ヨーロッパでは盛んな風力発電ですが、日本ではあまり普及していません。これは、日本が島国で四方を海に囲まれており、地形も起伏に富んでいて、風の強さや向きが変わりやすいことが要因です。従来のプロペラ風車は風を正面に受けてプロペラを回しますが、変化の激しい日本の風向きには対応できない場合があるのです。加えて、台風も毎年やって来る。強い風を受けると、風車の暴走や、倒壊などの事故がしばしば起こります。このように厳しい環境ですが、逆にそのような不安定な風の力を利用可能な、「日本の環境に合った新しい風力発電ができないか」と考えたんです。
そこで発明したのが、「垂直軸型マグナス風力発電機」です。回転軸を垂直方向にして、あらゆる向きの風を受けられるようにし、暴走や破損の原因にもなるプロペラを無くしました。この案の肝は、「マグナス力」という物理法則です。分かりやすい例が野球の変化球。ボールに回転をかけることで、ボールの表面速度と風の流れが一致する側と逆方向になる側で流速の違いを生み、風の流れと垂直方向に力が発生します。その結果、ボールが曲がるわけですね。風車では、ボールの代わりに円筒をモーターで駆動することでマグナス力を発生させ、風車の動力にしようと考えました。マグナス力は風速と円筒の回転数に比例するので、強風時には円筒の回転数を小さくすることで、暴走を防げます。円筒の回転数は1秒単位で調整できますし、万が一モーターが壊れた場合は円筒の回転数がゼロになるようになっていて、結果マグナス力もゼロになり風車自体が止まるので、安全性にも寄与します。
開発の初期段階には風力発電に関する約5000件に及ぶ特許文献をワクワクしながら読み込み、知識を重ねて、このマグナス力には可能性があると確信しました。「風力発電のエジソンになれるかもしれない」と胸が躍ったことを今でも覚えています。自分で一から特許出願書類を書いて出願し、「垂直軸型マグナス風力発電機」の特許取得を機に起業しました。
しかし、ここで根本的な問題に直面します。
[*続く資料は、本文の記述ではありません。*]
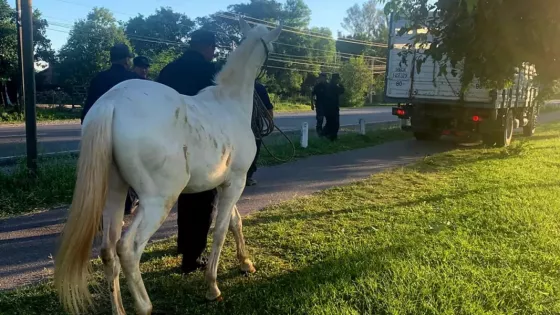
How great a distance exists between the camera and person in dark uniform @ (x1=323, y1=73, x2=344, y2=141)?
493 inches

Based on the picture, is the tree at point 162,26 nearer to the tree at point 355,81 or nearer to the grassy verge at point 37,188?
the tree at point 355,81

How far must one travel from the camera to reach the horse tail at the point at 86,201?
8.70ft

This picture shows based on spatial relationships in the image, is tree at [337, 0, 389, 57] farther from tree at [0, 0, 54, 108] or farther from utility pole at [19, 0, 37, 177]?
utility pole at [19, 0, 37, 177]

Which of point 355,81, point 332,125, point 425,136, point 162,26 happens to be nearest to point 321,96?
point 332,125

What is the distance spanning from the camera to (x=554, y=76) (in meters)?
3.33

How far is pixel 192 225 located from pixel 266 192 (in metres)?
3.22

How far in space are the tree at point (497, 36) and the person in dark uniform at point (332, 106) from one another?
29.0 feet

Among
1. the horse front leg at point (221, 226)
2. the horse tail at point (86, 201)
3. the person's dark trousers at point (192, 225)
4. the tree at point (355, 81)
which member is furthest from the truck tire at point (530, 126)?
the tree at point (355, 81)

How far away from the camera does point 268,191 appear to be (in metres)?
7.25

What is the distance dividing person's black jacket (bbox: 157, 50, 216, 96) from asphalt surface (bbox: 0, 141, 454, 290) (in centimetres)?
180

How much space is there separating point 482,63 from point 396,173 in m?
5.51

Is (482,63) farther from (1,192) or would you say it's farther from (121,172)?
(1,192)

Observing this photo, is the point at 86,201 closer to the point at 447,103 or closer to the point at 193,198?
the point at 193,198

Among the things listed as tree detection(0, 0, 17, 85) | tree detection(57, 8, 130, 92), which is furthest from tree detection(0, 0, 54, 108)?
tree detection(57, 8, 130, 92)
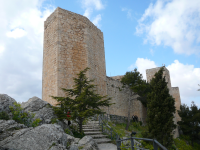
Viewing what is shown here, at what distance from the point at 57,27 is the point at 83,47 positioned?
6.95ft

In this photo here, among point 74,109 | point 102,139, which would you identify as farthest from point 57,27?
point 102,139

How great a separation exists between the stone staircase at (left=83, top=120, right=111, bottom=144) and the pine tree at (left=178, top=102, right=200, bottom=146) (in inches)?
619

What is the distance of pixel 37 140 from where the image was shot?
12.8 feet

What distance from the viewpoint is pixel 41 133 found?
420 cm

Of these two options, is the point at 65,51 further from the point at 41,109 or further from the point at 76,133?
the point at 76,133

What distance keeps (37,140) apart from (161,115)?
9.64 m

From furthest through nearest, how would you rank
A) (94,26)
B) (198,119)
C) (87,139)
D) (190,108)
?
(190,108), (198,119), (94,26), (87,139)

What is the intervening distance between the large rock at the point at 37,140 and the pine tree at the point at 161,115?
8.58m

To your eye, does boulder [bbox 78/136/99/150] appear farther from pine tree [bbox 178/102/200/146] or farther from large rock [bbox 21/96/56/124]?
pine tree [bbox 178/102/200/146]

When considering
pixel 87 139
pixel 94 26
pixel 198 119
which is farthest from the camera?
pixel 198 119

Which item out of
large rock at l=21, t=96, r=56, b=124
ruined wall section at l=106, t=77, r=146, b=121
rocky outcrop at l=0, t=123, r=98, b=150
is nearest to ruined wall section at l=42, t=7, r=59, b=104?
large rock at l=21, t=96, r=56, b=124

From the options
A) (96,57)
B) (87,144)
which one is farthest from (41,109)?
(96,57)

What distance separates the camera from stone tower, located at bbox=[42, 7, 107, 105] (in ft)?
37.0

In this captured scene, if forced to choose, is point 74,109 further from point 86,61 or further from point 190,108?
point 190,108
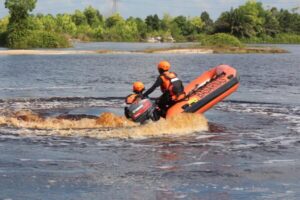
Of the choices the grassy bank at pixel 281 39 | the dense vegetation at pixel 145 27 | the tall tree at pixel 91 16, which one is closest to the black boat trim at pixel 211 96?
the dense vegetation at pixel 145 27

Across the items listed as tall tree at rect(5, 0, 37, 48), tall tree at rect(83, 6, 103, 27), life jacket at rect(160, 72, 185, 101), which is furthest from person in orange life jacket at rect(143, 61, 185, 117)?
tall tree at rect(83, 6, 103, 27)

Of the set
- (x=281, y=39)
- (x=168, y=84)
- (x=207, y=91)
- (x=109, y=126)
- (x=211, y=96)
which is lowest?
(x=281, y=39)

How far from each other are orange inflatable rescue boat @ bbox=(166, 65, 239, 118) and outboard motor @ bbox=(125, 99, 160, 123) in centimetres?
53

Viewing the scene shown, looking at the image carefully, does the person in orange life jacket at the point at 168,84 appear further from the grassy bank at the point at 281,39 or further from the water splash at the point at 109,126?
the grassy bank at the point at 281,39

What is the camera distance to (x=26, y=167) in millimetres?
9109

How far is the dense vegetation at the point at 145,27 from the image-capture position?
261 feet

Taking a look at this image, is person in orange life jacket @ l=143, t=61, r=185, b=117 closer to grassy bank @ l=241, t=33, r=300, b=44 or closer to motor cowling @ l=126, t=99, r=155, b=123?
motor cowling @ l=126, t=99, r=155, b=123

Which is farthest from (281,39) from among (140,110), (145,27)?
(140,110)

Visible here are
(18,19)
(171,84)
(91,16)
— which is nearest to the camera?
(171,84)

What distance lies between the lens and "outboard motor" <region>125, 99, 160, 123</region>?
1234 centimetres

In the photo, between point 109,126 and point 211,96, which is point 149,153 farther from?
point 211,96

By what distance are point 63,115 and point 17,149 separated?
→ 4669 mm

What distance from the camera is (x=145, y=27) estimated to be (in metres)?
131

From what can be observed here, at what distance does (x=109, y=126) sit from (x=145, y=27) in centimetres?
11918
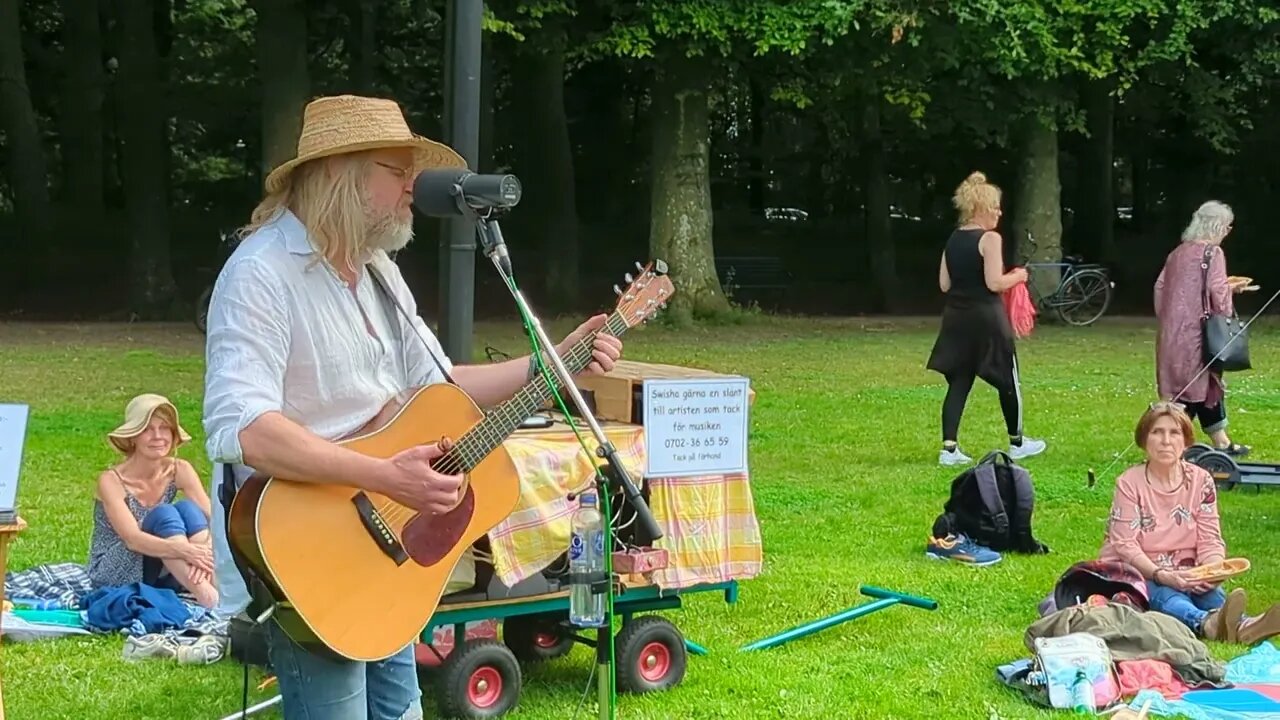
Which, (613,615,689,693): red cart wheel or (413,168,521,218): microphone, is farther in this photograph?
(613,615,689,693): red cart wheel

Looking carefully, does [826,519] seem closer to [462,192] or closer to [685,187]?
[462,192]

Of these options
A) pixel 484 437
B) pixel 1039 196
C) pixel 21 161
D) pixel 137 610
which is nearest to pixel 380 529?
pixel 484 437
理論上はうまくいくように思えても、風車の抵抗が大きく効率が悪かったのです。円筒の表面をゴルフボールのように凸凹にするなどの工夫をしましたが、実用化には程遠い発電量でした。
諦められずに実験を繰り返していたところに、転機が訪れます。回っている円筒に手を近づけた時、マグナス力に変化が生じることに偶然気が付いたんです。この発見を基に、円筒に整流板を取り付けて、抵抗を減らす仕組みを発明しました。頭で考えた当初の案はうまくいきませんでしたが、粘りによって新しいアイデアを「発見」できたのです。これを新たな特許として出願し、現在はこの技術を軸に実用化に取り組んでいます。
この技術を世界に広めるべく、現在は約23カ国で特許を取りました。既に風力発電が盛んな国に加え、日本のように、これから風力発電が必要とされる国でも積極的に出願しています。ターゲットは「風が強すぎてプロペラ風車が置けないところ」。特に、フィリピンやマダガスカルなど、世界各地の島嶼部から問い合わせがあります。日本の環境に合った風車を作ってみたら、実は世界中に需要があったということです。